The task.
Answer these questions from the excerpt on direct-to-consumer drug advertising:
1. According to Robert Erlich, how much does a minute of advertising during the Super Bowl cost?
2. Of which committee is Rep. Henry Waxman the ranking minority member?
3. Which two agencies did Sidney M. Wolfe call on?

=== Selected excerpt ===

Robert Erlich, chief executive officer of Rx Insight Inc. and publisher of DTC Perspectives Magazine, told PT that it is not surprising that consumer-oriented advertising requires a larger budget than journal advertising. "Just look at the cost of the media. You pay $60,000 for some pages in People. A minute on ER can cost $500,000 to $600,000. You pay $2 million a minute for the Super Bowl. That's more than your whole journal budget for a year."

Pages in People or spot ads during the Super Bowl have also raised the visibility of DTC advertising, leading some critics to call for its regulation or elimination. Rep. Henry Waxman (D-Calif.), the ranking minority member of the House Governmental Reform Committee, told a hearing, "Whatever your view of whether these ads should be allowed (and frankly I don't believe they should), most of us would agree that we should have a system that ensures that direct-to-consumer drug ads are accurate and fair. We do not have such a system."

Sidney M. Wolfe, M.D., director of the Public Citizen Health Research Group, in a letter to the New England Journal of Medicine, said, "The education of patients -- or physicians -- is too important to be left to the pharmaceutical industry." Wolfe called on the National Institutes of Health and the U.S. Food and Drug Administration to "replace tainted drug company 'education' with scientifically based, useful information that will stimulate better conversations between doctors and patients and lead to true empowerment."

=== Record extracts ===

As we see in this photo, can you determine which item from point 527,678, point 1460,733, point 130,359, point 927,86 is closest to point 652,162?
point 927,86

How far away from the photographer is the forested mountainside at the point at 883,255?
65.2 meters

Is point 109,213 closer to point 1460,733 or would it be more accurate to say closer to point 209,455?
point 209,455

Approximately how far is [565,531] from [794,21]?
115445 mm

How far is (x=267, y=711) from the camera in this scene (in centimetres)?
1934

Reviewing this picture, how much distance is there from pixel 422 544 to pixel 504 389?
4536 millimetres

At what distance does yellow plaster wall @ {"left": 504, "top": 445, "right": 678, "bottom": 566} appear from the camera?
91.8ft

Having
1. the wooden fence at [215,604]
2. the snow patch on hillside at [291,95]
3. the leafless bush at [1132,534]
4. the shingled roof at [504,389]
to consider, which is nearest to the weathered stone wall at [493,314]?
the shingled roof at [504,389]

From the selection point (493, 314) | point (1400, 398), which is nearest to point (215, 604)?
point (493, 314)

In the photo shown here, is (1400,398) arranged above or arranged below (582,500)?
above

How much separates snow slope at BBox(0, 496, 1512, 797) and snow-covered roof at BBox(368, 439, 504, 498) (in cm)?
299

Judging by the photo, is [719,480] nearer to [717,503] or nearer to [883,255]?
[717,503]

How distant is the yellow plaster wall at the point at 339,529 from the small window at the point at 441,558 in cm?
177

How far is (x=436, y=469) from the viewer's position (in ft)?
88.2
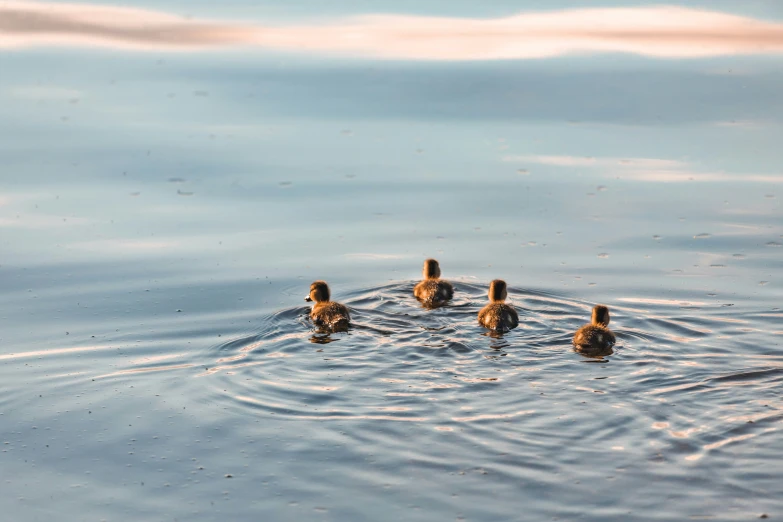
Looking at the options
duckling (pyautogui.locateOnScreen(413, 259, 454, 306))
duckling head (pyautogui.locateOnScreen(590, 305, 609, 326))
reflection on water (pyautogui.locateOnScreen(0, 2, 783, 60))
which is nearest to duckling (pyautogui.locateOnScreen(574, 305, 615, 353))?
duckling head (pyautogui.locateOnScreen(590, 305, 609, 326))

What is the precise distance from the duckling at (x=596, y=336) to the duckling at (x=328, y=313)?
1897 mm

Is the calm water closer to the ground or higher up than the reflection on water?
closer to the ground

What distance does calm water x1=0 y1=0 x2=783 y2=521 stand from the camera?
23.0 ft

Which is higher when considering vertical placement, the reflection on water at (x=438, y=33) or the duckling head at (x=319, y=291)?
the reflection on water at (x=438, y=33)

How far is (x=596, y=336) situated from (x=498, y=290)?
1.23m

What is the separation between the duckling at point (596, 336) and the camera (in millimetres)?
8945

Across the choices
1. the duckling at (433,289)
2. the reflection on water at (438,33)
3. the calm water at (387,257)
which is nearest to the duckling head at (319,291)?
the calm water at (387,257)

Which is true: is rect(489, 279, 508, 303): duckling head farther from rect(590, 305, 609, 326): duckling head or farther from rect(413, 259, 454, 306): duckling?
rect(590, 305, 609, 326): duckling head

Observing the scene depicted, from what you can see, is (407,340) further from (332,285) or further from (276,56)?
(276,56)

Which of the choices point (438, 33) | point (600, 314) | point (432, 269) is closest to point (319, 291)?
point (432, 269)

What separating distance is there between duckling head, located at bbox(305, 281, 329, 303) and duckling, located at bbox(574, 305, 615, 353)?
219 cm

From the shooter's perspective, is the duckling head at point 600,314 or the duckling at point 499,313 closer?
the duckling head at point 600,314

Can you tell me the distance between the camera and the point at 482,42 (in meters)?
16.7

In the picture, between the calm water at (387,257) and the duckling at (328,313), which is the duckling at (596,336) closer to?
the calm water at (387,257)
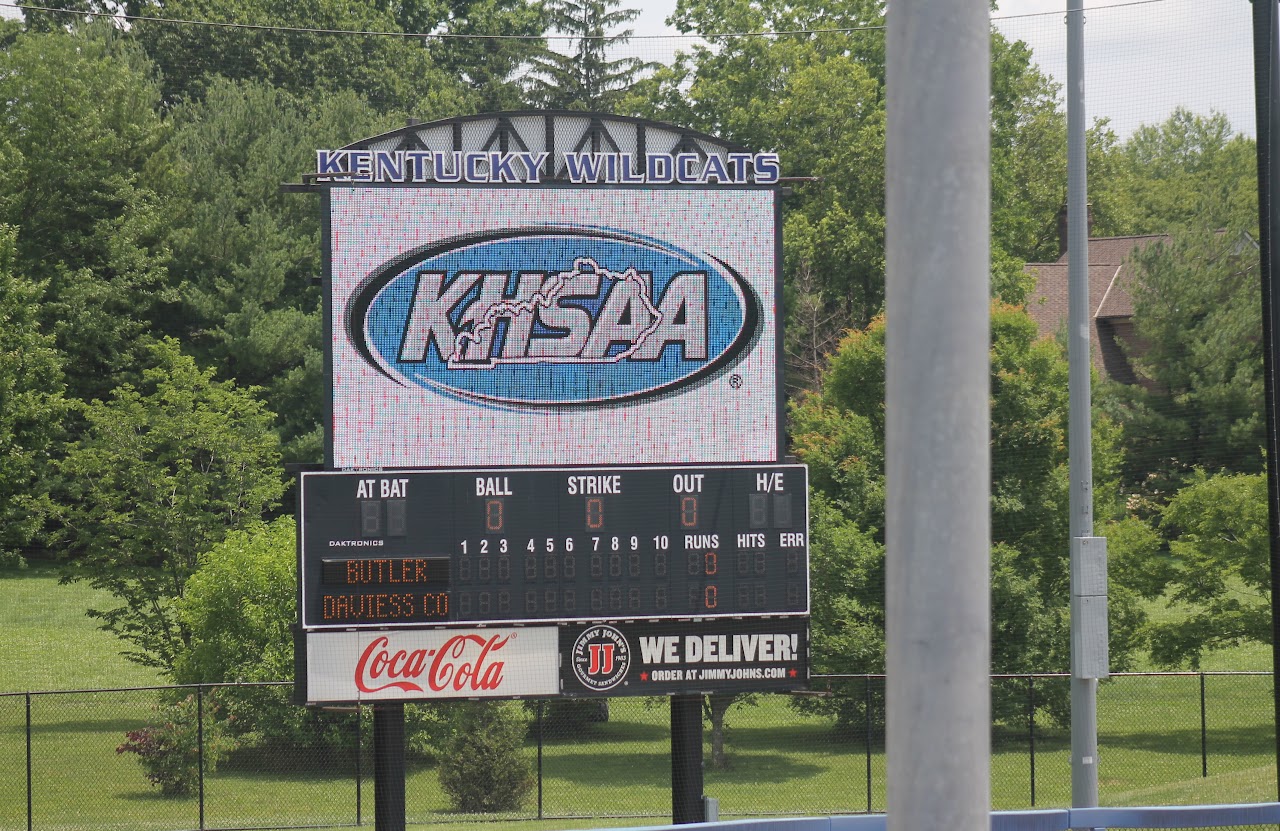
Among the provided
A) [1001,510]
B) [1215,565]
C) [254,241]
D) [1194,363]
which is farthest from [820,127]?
[1215,565]

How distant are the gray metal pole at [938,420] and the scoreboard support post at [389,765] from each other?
877 cm

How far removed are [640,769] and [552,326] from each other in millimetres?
11003

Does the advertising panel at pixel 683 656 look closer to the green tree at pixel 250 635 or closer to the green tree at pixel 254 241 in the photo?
the green tree at pixel 250 635

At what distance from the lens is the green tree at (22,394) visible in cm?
2844

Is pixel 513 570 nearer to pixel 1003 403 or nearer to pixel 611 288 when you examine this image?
pixel 611 288

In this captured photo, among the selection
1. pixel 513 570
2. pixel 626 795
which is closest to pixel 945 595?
pixel 513 570

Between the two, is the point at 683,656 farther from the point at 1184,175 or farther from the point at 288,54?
the point at 1184,175

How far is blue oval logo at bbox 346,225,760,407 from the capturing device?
10.5m

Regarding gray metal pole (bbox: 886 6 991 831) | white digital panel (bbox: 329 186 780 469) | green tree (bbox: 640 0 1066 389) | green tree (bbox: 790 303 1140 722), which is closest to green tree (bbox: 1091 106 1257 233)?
green tree (bbox: 640 0 1066 389)

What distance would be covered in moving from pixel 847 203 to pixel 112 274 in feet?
59.3

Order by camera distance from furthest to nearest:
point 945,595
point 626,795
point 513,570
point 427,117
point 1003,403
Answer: point 427,117 < point 1003,403 < point 626,795 < point 513,570 < point 945,595

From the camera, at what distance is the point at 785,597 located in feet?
34.9

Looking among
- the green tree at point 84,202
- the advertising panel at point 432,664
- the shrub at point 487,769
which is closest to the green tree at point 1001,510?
the shrub at point 487,769

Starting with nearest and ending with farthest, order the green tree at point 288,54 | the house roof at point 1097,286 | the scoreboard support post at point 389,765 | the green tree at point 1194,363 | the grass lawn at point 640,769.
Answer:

===

Task solution.
1. $2 million
2. The House Governmental Reform Committee
3. The National Institutes of Health and the U.S. Food and Drug Administration